The City Council is paying for the moves from Gordon Plaza but how many and how much is still under discussion.

The New Orleans City Council voted unanimously Thursday to cover the moving expenses of Gordon Plaza residents, a victory for residents of the Desire-area subdivision built atop a former landfill. The council agreed to create a fund that would cover moving costs, furniture purchases and other expenses related to resident relocations. That money is separate from the $35 million the city has already earmarked to purchase residents’ homes. Still unclear is the total amount available to residents, how much each resident will receive and where the money will come from. The move’s sponsor, JP Morrell, said those questions would be answered at a later date. “This is simply establishing the fund, so we can see what monies are available to potentially put in it. So, it’s a first step in the process,” Morrell said.

This is a good thing for the residents as they leave the toxic dump.

Gordon Plaza is a Desire-area neighborhood that lies on top of a former hazardous waste dump, the Agriculture Street Landfill, which was closed in 1957. The city and the Housing Authority of New Orleans began construction of the Gordon Plaza neighborhood in the late ’70s and marketed it to low-income New Orleanians as an affordable housing opportunity. By 1994, when the neighborhood was filled with Black residents, the EPA designated the site as toxic under its Superfund program. Residents, many of whom have suffered cancers and other illnesses, have been pressing the city for decades to pay for their departures from the toxic site. Past court judgments in their favor resulted in payouts from insurance companies too meager to cover their moves. But this summer, city officials agreed to set aside $35 million in bond proceeds to buy out 67 Gordon Plaza homes. The creation of the Gordon Plaza Environmental Equity Relocation Assistance Fund is the latest attempt to help those homeowners. Though no residents spoke at Thursday’s meeting, many have long demanded that the city provide a “fully-funded relocation,” or buy residents’ homes and pay for their moving and furnitiure costs. Residents have also taken issue with an appraiser the city hired to assess the worth of each property.
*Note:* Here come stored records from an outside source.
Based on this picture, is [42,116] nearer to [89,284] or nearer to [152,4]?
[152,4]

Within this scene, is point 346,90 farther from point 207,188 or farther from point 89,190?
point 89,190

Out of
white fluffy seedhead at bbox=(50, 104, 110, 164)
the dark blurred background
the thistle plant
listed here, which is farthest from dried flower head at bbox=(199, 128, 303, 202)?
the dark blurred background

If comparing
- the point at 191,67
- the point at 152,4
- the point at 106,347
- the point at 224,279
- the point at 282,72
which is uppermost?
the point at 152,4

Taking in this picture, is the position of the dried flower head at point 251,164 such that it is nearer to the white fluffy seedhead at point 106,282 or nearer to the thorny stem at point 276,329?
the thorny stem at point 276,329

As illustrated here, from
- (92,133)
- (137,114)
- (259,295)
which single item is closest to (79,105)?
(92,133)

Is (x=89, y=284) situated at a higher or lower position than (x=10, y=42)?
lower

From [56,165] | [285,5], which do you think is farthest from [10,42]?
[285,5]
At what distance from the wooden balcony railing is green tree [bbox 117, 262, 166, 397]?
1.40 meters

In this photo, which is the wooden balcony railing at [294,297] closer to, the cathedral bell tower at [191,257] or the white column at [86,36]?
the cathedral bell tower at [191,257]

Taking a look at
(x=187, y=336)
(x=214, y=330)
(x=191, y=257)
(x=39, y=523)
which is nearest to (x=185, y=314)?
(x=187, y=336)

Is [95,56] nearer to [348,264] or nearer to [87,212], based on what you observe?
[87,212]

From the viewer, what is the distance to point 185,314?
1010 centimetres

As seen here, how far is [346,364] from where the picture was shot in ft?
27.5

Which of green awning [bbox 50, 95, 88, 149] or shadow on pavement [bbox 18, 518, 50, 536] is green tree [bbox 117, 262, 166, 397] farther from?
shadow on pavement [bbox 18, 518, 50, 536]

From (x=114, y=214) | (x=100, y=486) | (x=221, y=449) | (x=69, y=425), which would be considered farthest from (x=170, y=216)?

The money will be put into a special fund and talks are going on now to set up the fund.

At the last meeting of a task force the council created to address the issue, Morrell said that money can be put into the new relocation fund “at any time.” However, he conceded that the council would have to talk to Mayor LaToya Cantrell’s administration about how the money will be allocated. The next Gordon Plaza Task Force meeting will be on November 11 at 2 p.m., where residents and city officials will continue to discuss residents’ concerns with the appraisal process.

This action might lower the opposition for the assessments.